En 1890, la notoriété de Brahms en tant que pianiste et chef d'orchestre est telle qu'il ne compose plus. Pendant l'été, il écrit ce qu'il pense être son ultime ouvrage, un second quintette avec alto.
Une furie de trilles des cordes aigües balayent l'introduction. Le violoncelle énonce seul un premier thème martial, bonhomme. Brahms flâne en plein vent, regarde les feuilles et branches frissonner. Il conçoit son premier mouvement avec une puissance quasi symphonique, une musique insouciante mais de robuste facture. L'œuvre va être marquée par cet esprit bon vivant. Ce motif initial au violoncelle va gagner de mesure en mesure les autres cordes dans ce fulgurant et joyeux prélude. Plusieurs idées vont se succéder dans un tempo plus retenu après cette tempête. Un motif élégiaque est confié à l'alto qui en fait ne s'impose jamais comme soliste, son rôle étant d'apporter une couleur rugueuse à cette musique aux accents villageois. Brahms affectionnait la musique populaire, les danses paysannes, l'agitation des tavernes. Tout semble réunit dans ces pages. Le mouvement se prolonge dans une joyeuse variation alternant calme et tornade. Le développement central se fait par instant plus secret, intime, langoureux.
L'adagio se déploie comme une complainte d'une immense tendresse, une rêverie. L'alto énonce un motif apaisé, une respiration, qui va structurer l'enchaînement de quatre variations (Brahms enterre-t-il la forme sonate ?). C'est incroyablement inventif, la mélodie évolue en volute au sein des pizzicati, le climat nocturne serpente entre des passages plus tourbillonnants. Que dire de plus ? Rien, se plonger dans cette douceur.

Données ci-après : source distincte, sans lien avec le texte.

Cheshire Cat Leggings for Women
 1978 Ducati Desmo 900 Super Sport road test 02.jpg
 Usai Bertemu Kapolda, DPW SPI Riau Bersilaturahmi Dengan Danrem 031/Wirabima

Le troisième mouvement est noté allegretto et peut faire penser à un scherzo. Les cordes se font concertantes dans les méandres d'une mélodie aux accents dansants et nostalgiques. Brahms fait preuve d'un détachement idyllique dans le dialogue entre instruments. Le final, très court adopte un plan de sonate qui évoque Dvorak. C'est très vivant et viennois, presque abrupte, et la brièveté permet de conclure dans la joie sans déséquilibrer cette merveille par des développements aussi redondants qu'inutiles.
Joué frénétiquement, ce quintette devient saoulant ! Joué trop lentement, il perd toute sa joyeuse verve. Le Quatuor Melos et Gérard Caussé trouve le ton juste, l'équilibre parfait dans les contrastes, de la joie jusqu'à la facétie, un lyrisme incandescent qui vous entraîne à bras le corps, opposant comme rarement l'apparente opulence symphonique à l'intimité chambriste.
Un an plus tard, en 1891, Brahms retourne passer l'été à Bad Ischl. Le compositeur écrira le Trio opus 114 et ce Quintette opus 115, les deux avec clarinette, une commande à honorer pour le 24 novembre. C'est le clarinettiste Steiner et les quatuors Rosé et Joachim (l'ami de toujours) qui assureront les créations. Le quintette comporte quatre mouvements.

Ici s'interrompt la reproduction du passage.